* [PROBLEM DETAILS] Repeat the data below word for word, keeping every line in its original order.

* [MATERIAL TO PROCESS]
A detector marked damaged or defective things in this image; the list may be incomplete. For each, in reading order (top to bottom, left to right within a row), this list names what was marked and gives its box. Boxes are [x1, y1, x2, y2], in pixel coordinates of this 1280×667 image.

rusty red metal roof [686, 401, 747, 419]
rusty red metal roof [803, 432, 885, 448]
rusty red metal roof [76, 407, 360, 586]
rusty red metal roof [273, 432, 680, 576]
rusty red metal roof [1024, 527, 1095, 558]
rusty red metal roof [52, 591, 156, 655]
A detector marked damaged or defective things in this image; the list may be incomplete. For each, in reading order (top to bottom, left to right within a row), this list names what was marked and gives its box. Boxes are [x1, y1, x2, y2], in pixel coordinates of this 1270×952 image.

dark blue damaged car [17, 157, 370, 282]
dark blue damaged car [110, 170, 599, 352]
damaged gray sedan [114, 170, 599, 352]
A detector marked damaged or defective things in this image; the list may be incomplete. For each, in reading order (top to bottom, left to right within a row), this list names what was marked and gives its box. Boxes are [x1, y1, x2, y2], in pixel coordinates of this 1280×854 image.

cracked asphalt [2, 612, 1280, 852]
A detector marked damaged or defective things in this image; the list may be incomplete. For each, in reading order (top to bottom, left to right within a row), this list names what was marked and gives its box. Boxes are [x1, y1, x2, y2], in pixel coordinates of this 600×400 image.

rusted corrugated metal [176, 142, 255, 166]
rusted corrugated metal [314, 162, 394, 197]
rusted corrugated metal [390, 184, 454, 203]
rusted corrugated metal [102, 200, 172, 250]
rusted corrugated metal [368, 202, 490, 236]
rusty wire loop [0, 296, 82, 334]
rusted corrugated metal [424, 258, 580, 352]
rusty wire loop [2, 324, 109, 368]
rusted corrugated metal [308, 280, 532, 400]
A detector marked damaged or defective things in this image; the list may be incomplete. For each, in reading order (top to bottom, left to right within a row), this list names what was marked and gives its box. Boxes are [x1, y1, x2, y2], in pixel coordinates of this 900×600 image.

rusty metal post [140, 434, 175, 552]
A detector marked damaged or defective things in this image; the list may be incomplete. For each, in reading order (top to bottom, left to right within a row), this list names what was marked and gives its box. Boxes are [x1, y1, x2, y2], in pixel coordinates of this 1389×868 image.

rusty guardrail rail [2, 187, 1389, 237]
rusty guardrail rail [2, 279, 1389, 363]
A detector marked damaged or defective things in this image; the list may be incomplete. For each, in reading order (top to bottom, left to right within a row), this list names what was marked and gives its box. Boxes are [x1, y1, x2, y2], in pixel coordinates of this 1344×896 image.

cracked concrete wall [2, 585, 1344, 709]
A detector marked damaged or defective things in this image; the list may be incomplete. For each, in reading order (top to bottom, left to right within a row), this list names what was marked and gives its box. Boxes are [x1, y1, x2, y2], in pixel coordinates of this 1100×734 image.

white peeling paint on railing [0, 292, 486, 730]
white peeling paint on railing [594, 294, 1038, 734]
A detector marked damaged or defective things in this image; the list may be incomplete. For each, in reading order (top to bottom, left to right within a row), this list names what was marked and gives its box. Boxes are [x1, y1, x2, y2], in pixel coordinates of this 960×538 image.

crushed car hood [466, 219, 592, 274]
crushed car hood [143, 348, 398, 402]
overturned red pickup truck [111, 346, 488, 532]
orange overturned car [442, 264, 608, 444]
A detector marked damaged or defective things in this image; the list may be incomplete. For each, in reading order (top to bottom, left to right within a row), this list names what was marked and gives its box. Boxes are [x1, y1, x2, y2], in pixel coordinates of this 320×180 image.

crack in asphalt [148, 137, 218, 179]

* [SOLUTION FOR THIS TASK]
A detector marked damaged or defective things in this image; the list may be incomplete. For each, in reading order (top to bottom, left to right within a row), this list names what was marked and gives its box. Boxes are [x1, y1, x2, y2], in pixel coordinates of this 1280×667 image.

rusty red metal roof [686, 401, 747, 419]
rusty red metal roof [803, 432, 885, 448]
rusty red metal roof [76, 407, 360, 586]
rusty red metal roof [273, 432, 680, 576]
rusty red metal roof [1024, 527, 1095, 558]
rusty red metal roof [52, 591, 156, 655]
A detector marked damaged or defective things in this image; the list may be incomplete. For each, in reading order (top to bottom, left to right within a row), this list names what was marked and gives its box. Boxes are [x1, y1, x2, y2], in pixel coordinates of this 1270×952 image.

dark blue damaged car [17, 157, 370, 282]
dark blue damaged car [110, 170, 599, 352]
damaged gray sedan [114, 170, 599, 352]
A detector marked damaged or defective things in this image; the list may be incomplete. For each, in reading order (top to bottom, left to right within a row), this list names what was marked and gives its box. Boxes are [x1, y1, x2, y2], in pixel coordinates of this 1280×854 image.

cracked asphalt [2, 612, 1280, 852]
A detector marked damaged or defective things in this image; the list may be incomplete. For each, in reading order (top to bottom, left to right within a row), this list names what was marked and gives its box. Boxes are [x1, y1, x2, y2], in pixel coordinates of this 600×400 image.

rusted corrugated metal [176, 142, 255, 166]
rusted corrugated metal [314, 162, 394, 197]
rusted corrugated metal [390, 184, 454, 203]
rusted corrugated metal [102, 200, 172, 250]
rusted corrugated metal [368, 202, 490, 236]
rusty wire loop [0, 296, 82, 334]
rusted corrugated metal [424, 258, 580, 352]
rusty wire loop [2, 324, 109, 368]
rusted corrugated metal [308, 280, 532, 400]
A detector marked damaged or defective things in this image; the list may be incomplete. For each, in reading order (top to bottom, left to right within a row), this list names what was marked and gives its box. Boxes are [x1, y1, x2, y2], in pixel coordinates of this 900×600 image.

rusty metal post [140, 434, 175, 552]
A detector marked damaged or defective things in this image; the list may be incomplete. For each, in reading order (top to bottom, left to right within a row), this list names what was marked and gives its box. Boxes are [x1, y1, x2, y2], in pixel coordinates of this 1389×868 image.

rusty guardrail rail [2, 187, 1389, 237]
rusty guardrail rail [2, 279, 1389, 363]
A detector marked damaged or defective things in this image; the list may be incomplete. For each, in reading order (top to bottom, left to right within a row), this list names what was marked and gives its box. Boxes are [x1, y1, x2, y2], in pixel coordinates of this 1344×896 image.

cracked concrete wall [2, 585, 1344, 709]
A detector marked damaged or defective things in this image; the list may be incomplete. For each, in reading order (top to bottom, left to right within a row), this list names what was marked and gives its box. Boxes are [x1, y1, x2, y2], in pixel coordinates of this 1100×734 image.

white peeling paint on railing [0, 292, 486, 730]
white peeling paint on railing [594, 294, 1038, 734]
A detector marked damaged or defective things in this image; the list may be incomplete. For each, in reading order (top to bottom, left to right within a row), this list names what was marked and gives its box. Boxes are [x1, y1, x2, y2], in pixel coordinates of this 960×538 image.

crushed car hood [466, 219, 592, 274]
crushed car hood [143, 348, 398, 402]
overturned red pickup truck [111, 346, 488, 532]
orange overturned car [442, 264, 608, 444]
A detector marked damaged or defective things in this image; the list may be incomplete. For each, in reading order (top to bottom, left to right within a row), this list names what was marked and gives its box. Boxes are [x1, y1, x2, y2], in pixel coordinates of this 320×180 image.

crack in asphalt [148, 137, 218, 179]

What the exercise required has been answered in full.